To those of us who were listening to the radio in the early morning of 16 May 1977, the news of Hugh Lovett’s death on the previous day, whilst piloting a helicopter at Biggin Hill, came as a remarkable shock one which was made the starker by seeing later in the papers the grotesque pictures of the mid-air collision.

It is mercifully seldom in peacetime that these pages have to contain the obituaries of the young-Hugh was only 33—but, when they do, there are so many of all ages that remember, and one attempts merely to set down that which we all already know.

It is only two numbers ago in the Journal that a valete was written when Hugh left the Regiment, and it would be superfluous to outline his career and achievements again; he was also a frequent contributor to the Journal himself and his escapades described in his witty articles are thus noted for posterity.

Hugh lived life to the full. He regarded it as his personal task to ensure that the young officers shared his enthusiasm, and he moulded them to the best traditions of the Regiment with convenient disregard for the fact that he had been so shaped himself!

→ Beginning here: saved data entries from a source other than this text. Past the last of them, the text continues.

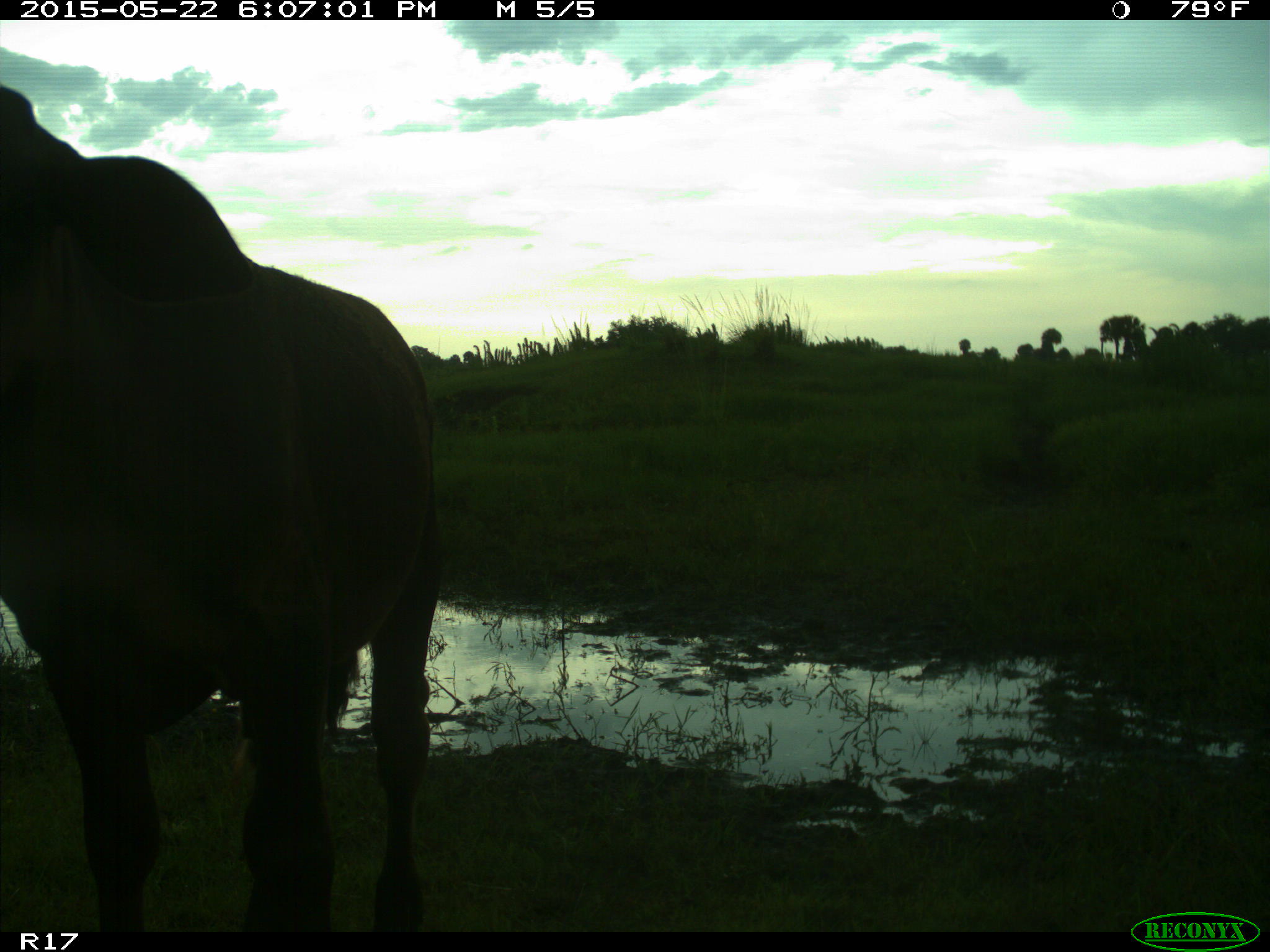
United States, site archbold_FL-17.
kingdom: Animalia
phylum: Chordata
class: Mammalia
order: Artiodactyla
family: Bovidae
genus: Bos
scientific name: Bos taurus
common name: domestic cow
Bos taurus (domestic cow).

He loved soldiering, but never really came to terms with playing soldiers, as we do in B.A.O.R.; he loved to paint (it was in his blood), but was not quite ready to devote his life entirely to painting; he loved the horse, but was not to his satisfaction able to give enough of his time to sport; he loved flying and died because he did.

Perhaps it was because a family and a regimental tragedy had been shared for a moment by the nation, but Hugh’s death affected us all most particularly: it reminded us that we can never know how long we will be given to achieve our ambitions, and Hugh has set an example in an endeavour which should serve to inspire us to strive the harder ourselves.

He was buried in Somerset in an idyllic setting, which he would have appreciated, and the overflowing church at Corfe bore witness to his host of friends.

To his family, and in particular to his father and sister, we extend our warmest sympathy, as we do to the families of his young passengers who died with him as he imbued them with the same joyful spirit of adventure with which he was blest.